The result of the new regime, says Rashesh Shah of Edelweiss, an investment bank, has been lively auctions for companies once thought to be impossible to liberate from their promoters’ grasp. A dozen large firms, that were in effect pushed into bankruptcy by the authorities last summer and given nine months to sort out the mess, have attracted winning bids from far and wide, including from the Tata Group and Vedanta, a mining giant. Deep pools of capital, such as Canadian pension funds, private-equity firms and the World Bank’s commercial arm, are among those looking to buy “distressed” assets.

Just this dozen big cases account for around 2.2trn rupees ($33.4bn) of bank debt. That is about a quarter of all the loans banks have already admitted are unlikely to be repaid. Nearly all of the problems lie with state-owned lenders, which have long made injudicious loans to large industrial projects, such as shipbuilding, steel or infrastructure, which have proven especially prone to default.

A further pipeline of 28 cases is due to be resolved by September, accounting for another 2trn rupees or so of bad loans. These include coal-fired power plants that are uneconomical to run, for which liquidation is a real possibility. All told, over 1,500 companies are said to have been deemed insolvent by the courts. The cases of several thousand more are pending.

The consequences are still being gauged. Lots of “zombie” companies which ambled on for years despite being unable to repay their debts may be acquired by healthier firms or closed down. Such consolidation will bring industry-wide benefits. And the share prices of firms owned by promoters with reputations for transparent corporate governance are already trading at a premium, says Sanjeev Prasad of Kotak, a bank.

But the disruption will have short-term economic costs. Many healthy firms deciding whether to build plants are waiting to see if they can buy distressed assets on the cheap instead, which prolongs a depression in the investment cycle. State-owned banks face hefty losses. Except for steel plants (which have returned to profit thanks to a resurgence in metals prices), investors sniffing out bargains are offering to buy bankrupt firms for less than half the face value of their outstanding loans, says Ashish Gupta of Credit Suisse, another bank. In one instance banks got just six cents on the dollar.

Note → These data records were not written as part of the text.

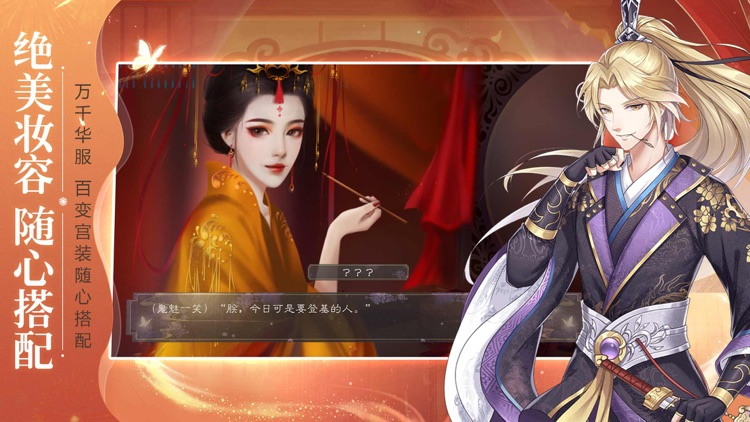 全民养成之女皇陛下:后宫恋爱手游 screenshot-3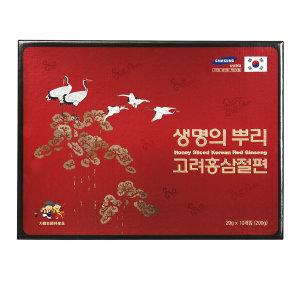 한국고려인삼 고려홍삼절편 200g 명절선물 쇼핑백 증정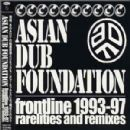 Frontline 1993-1997 (Rareities & Remixes)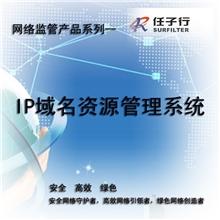 IP域名资源管理系统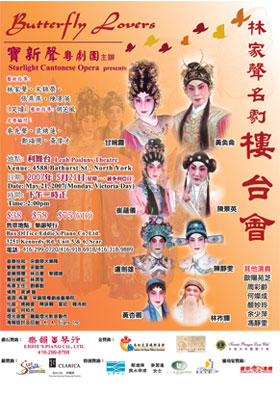 Starlight Chinese Opera
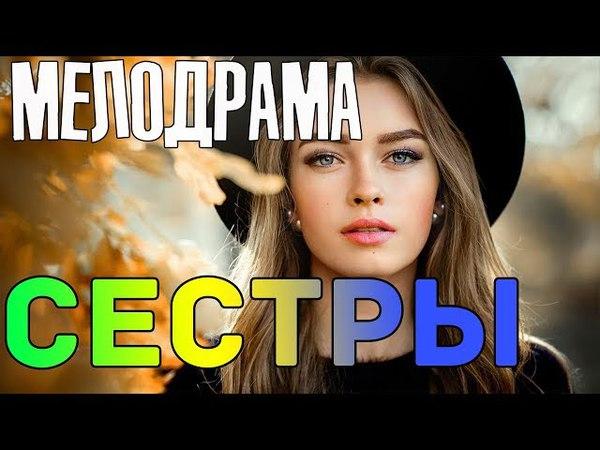 Премьера 2018 Сестры Русские мелодрамы 2018 фильмы 2018 HD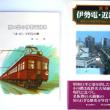 幻の参宮電車・伊勢の市街地に残る「伊勢電の軌道跡」を辿って …。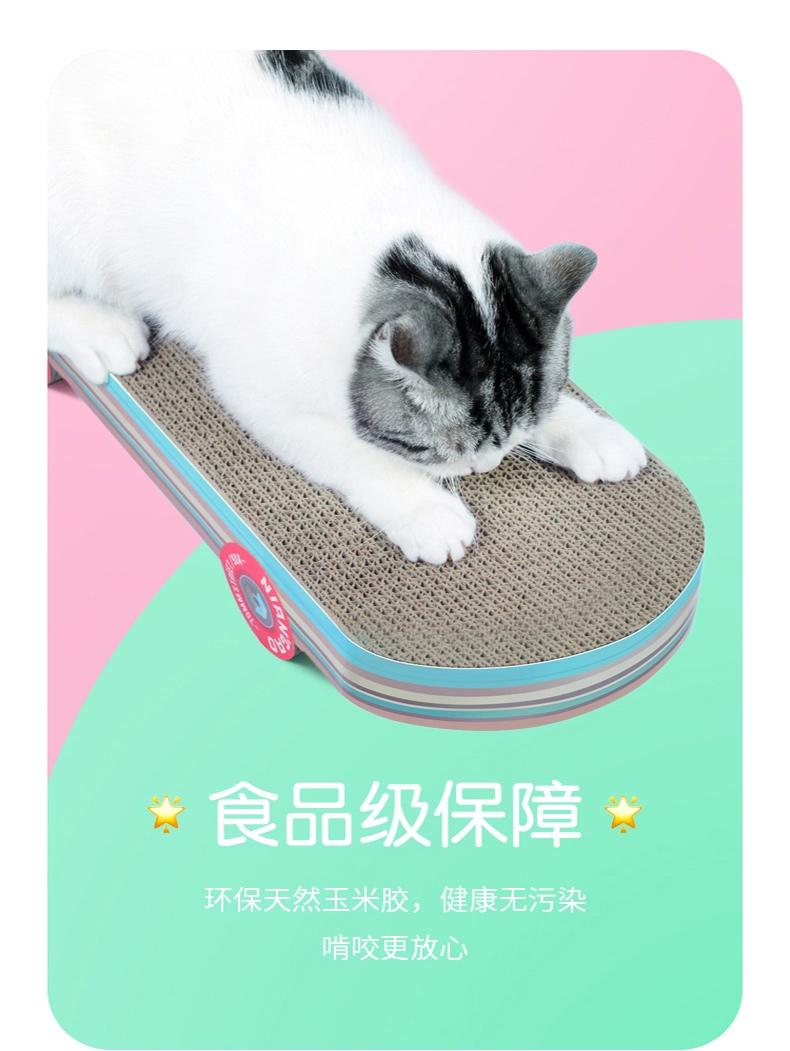 年糕NIANGAO 创意滑板猫抓板  完美身材比例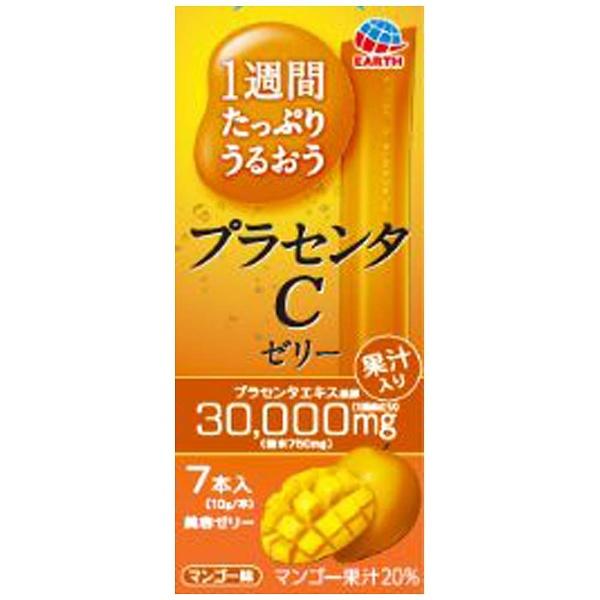 アース製薬EarthプラセンタCゼリー7本入〔美容・ダイエット〕【wtcool】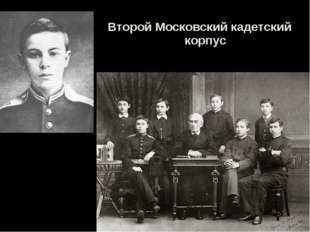 Второй Московский кадетский корпус
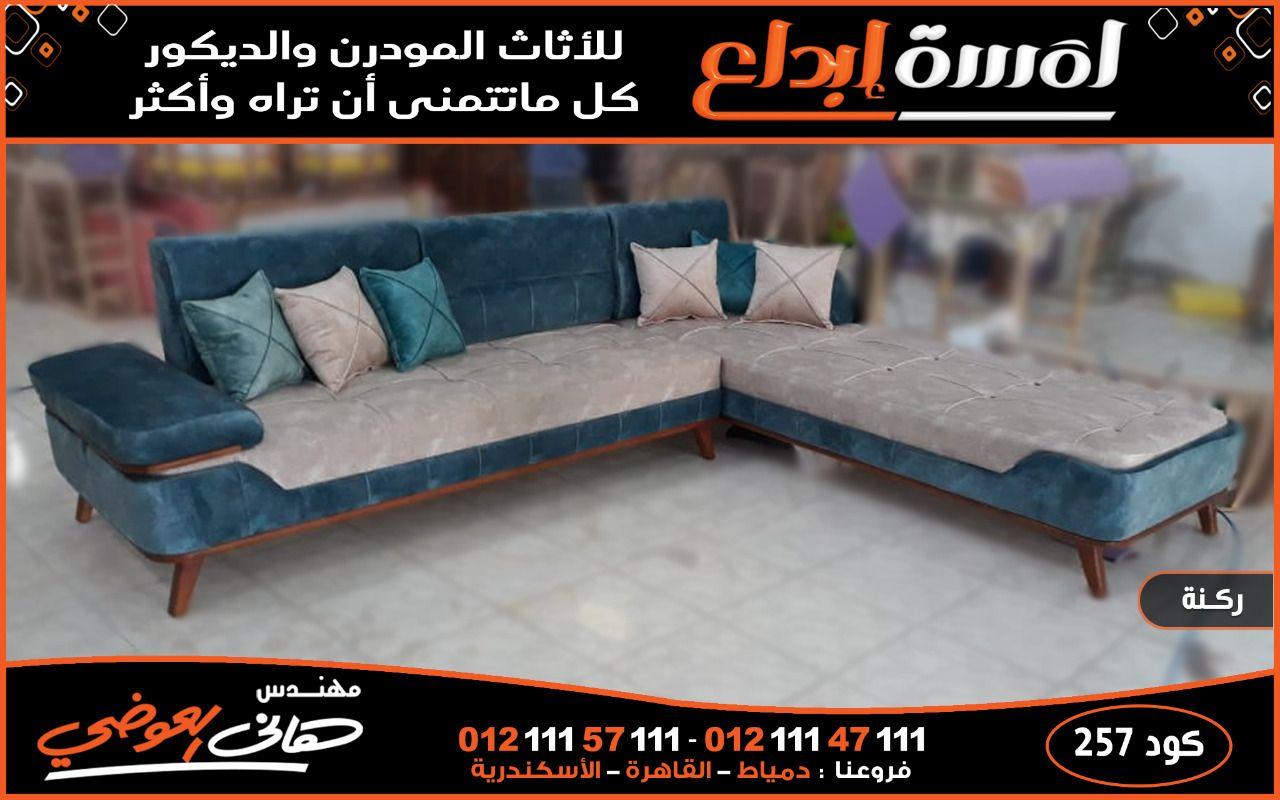 ركنات بتتفتح سرير Outdoor Sectional Sofa Outdoor Sectional Furniture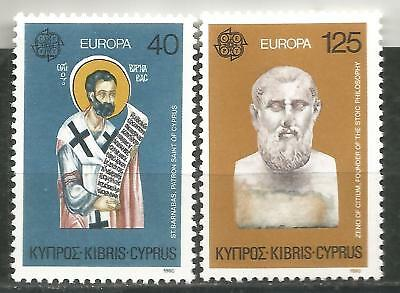 Cyprus Cyprus EUROPE cept 1980 Without Fijasellos MNH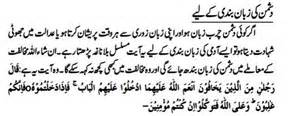 wazifa for breast enlarge picture 14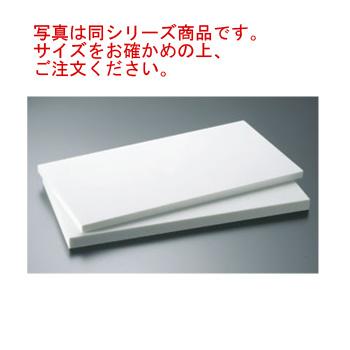 リス 抗菌プラスチック まな板 KM-8 600×300×30【まな板】【業務用まな板】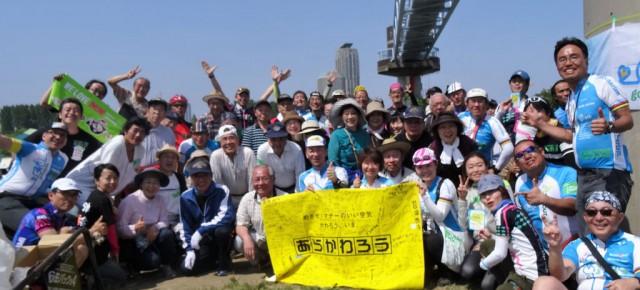 2016年5月15日(日) 荒川を走るサイクリストと地域住民との交流を図る、第2回「あらかわろう芋煮会」を開催しました。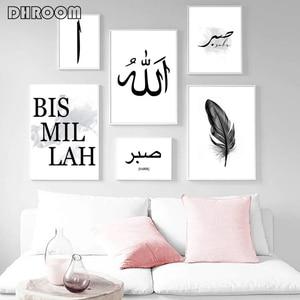 Image 2 - Allah Islamitische Wall Art Canvas Poster Zwart Wit Feather Print Islamitische Muurschilderingen Minimalistische Decoratieve Pictures Home Decor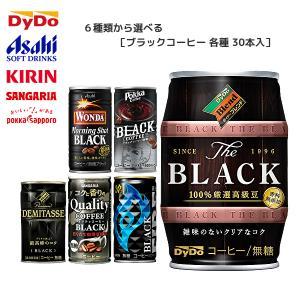 【送料無料】【選べる1ケース】ダイドー UCC サンガリア ブラック 缶コーヒー 1ケース [150g 185g] (※東北・北海道・沖縄除く)|sanchoku-support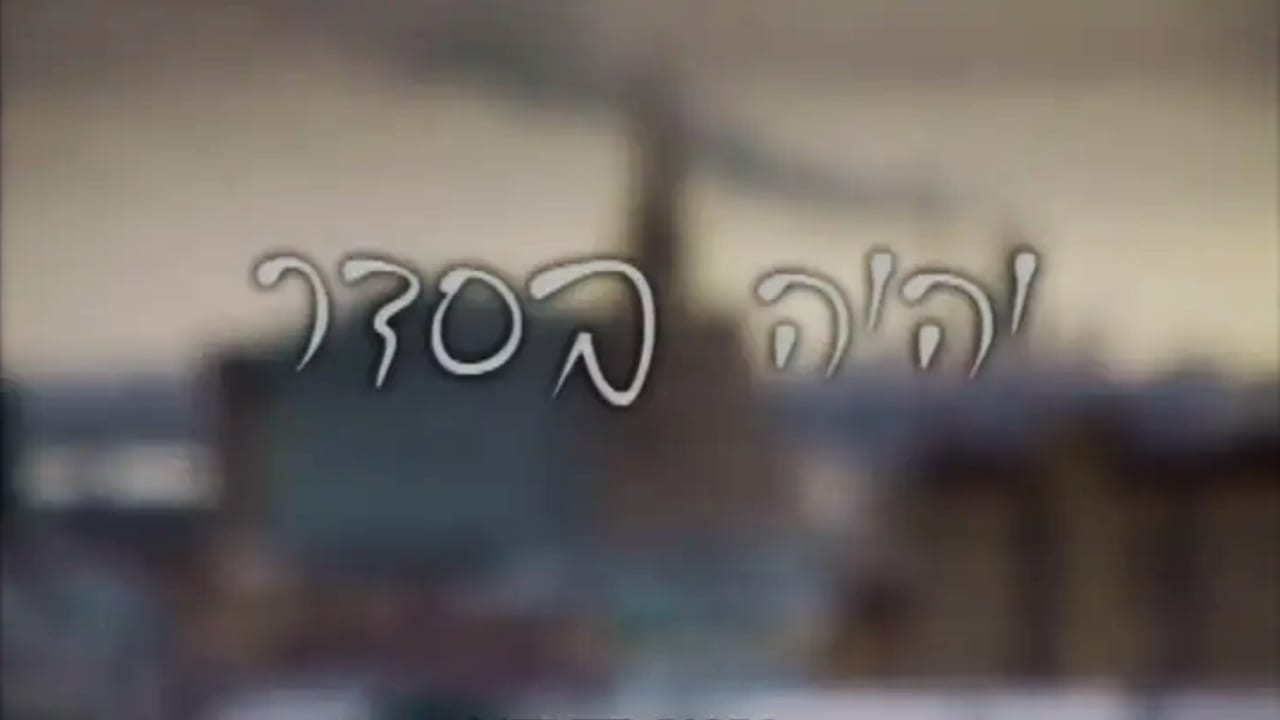 Watch Full Movie - יהיה בסדר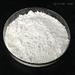 醫藥級-格列吡嗪171099-57-3湖北惠擇普原料藥專供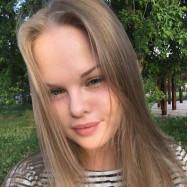 Карнавская Екатерина Андреевна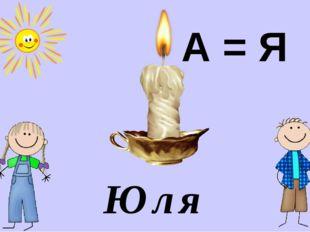 А = Я Юля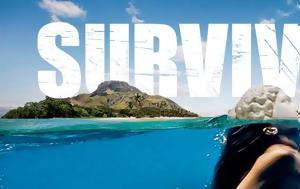 Σαλος, Απο, Survival, salos, apo, Survival
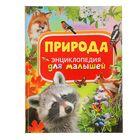 Энциклопедия для малышей «Природа»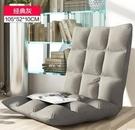 懶人沙發榻榻米坐墊單人折疊椅床上靠背椅飄窗椅懶人沙發椅2(主圖款)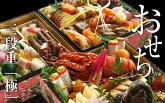 【淡路島海上ホテル】限定50食!おせち三段重「極」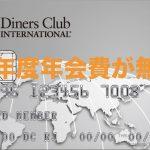 ダイナースクラブカードがオンラインの新規入会で初年度の年会費が無料!ただし先着1500名です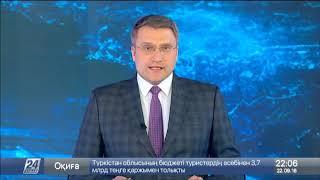 Выпуск новостей 22:00 от 22.09.2018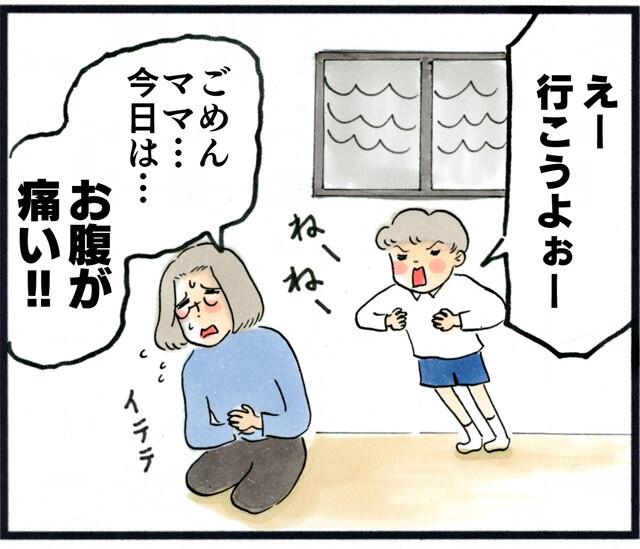 1448仮病なママ_03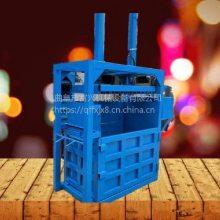 废纸箱专用打包机 富兴立式薄铁皮挤扁机 垃圾废品薄膜压块机批发价格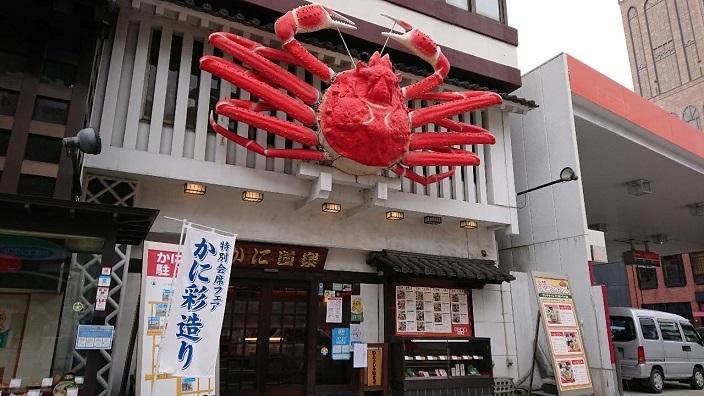202109蟹道楽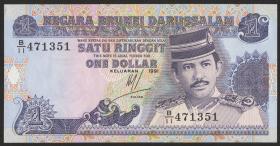 Brunei P.13a 1 Ringgit 1991 (1)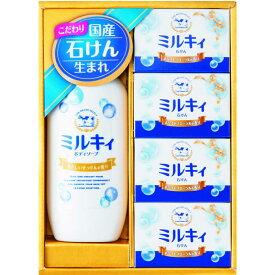 牛乳石鹸 カウブランドセレクト ギフトセット SE1-477-5 ランキング 人気商品 ギフト 返礼品 内祝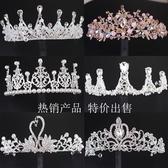 演出頭飾韓國女童舞台髮飾女孩鋼琴錶演頭箍花童公主皇冠飾品  范思蓮恩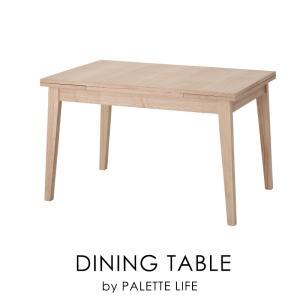 ダイニングテーブル おしゃれ 伸張式 食卓机 テーブル 木製 北欧|palette-life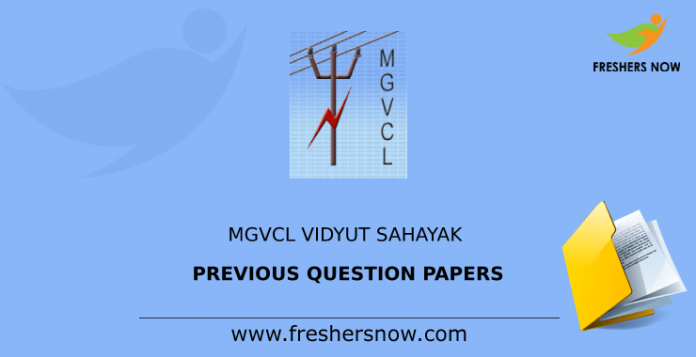 MGVCL Vidyut Sahayak Previous Question Papers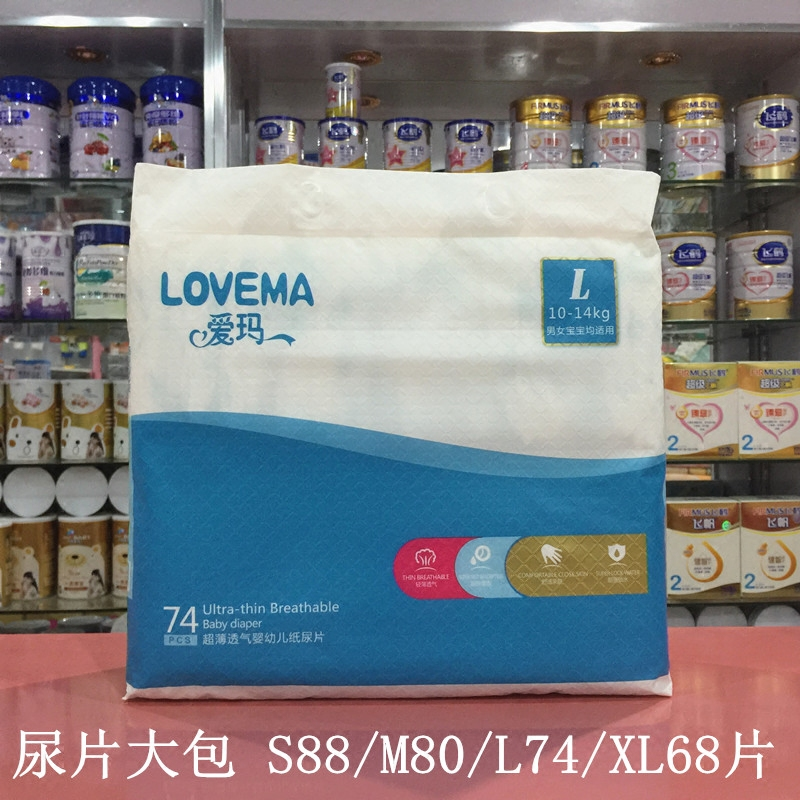 Emma paper diaper ultra thin breathable baby diaper male and female baby dry super absorbent non paper diaper only l74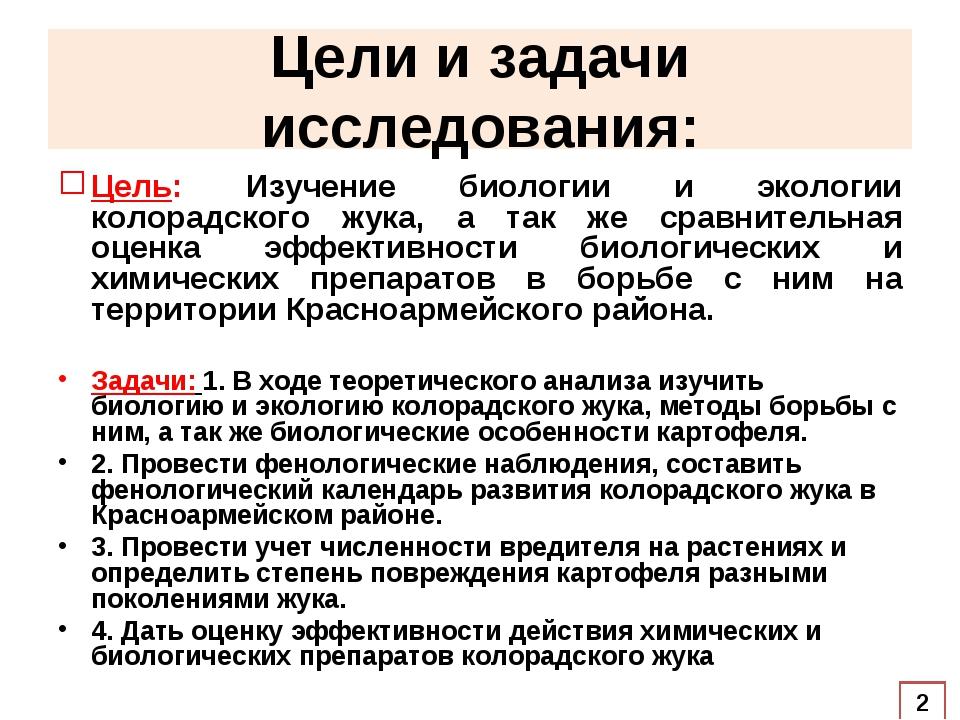 Цели и задачи исследования: Цель: Изучение биологии и экологии колорадского ж...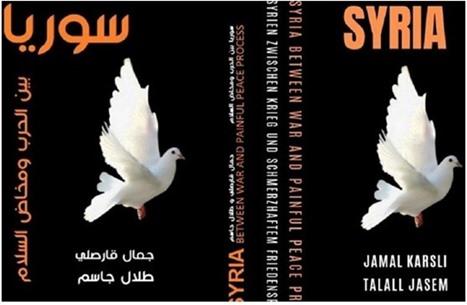 المحددات الداخلية لنجاح إعادة بناء الدولة الوطنية في سوريا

The bankers’ current pain will be the system’s future gain. The aim of the new law is as much to prevent future wrongdoing as to recover outstanding loans. Ashwini Mehra of Duff & Phelps, an advisory group, says promoters now approach banks well ahead of potential insolvency, in the hope of working something out before it is too late. That is an encouraging sign that the balance of power between debtors and creditors is shifting. “If you failed in business before, nobody thought there was a price to pay,” says Raamdeo Agrawal of Motilal Oswal, an asset manager. “Now, people aren’t so sure.”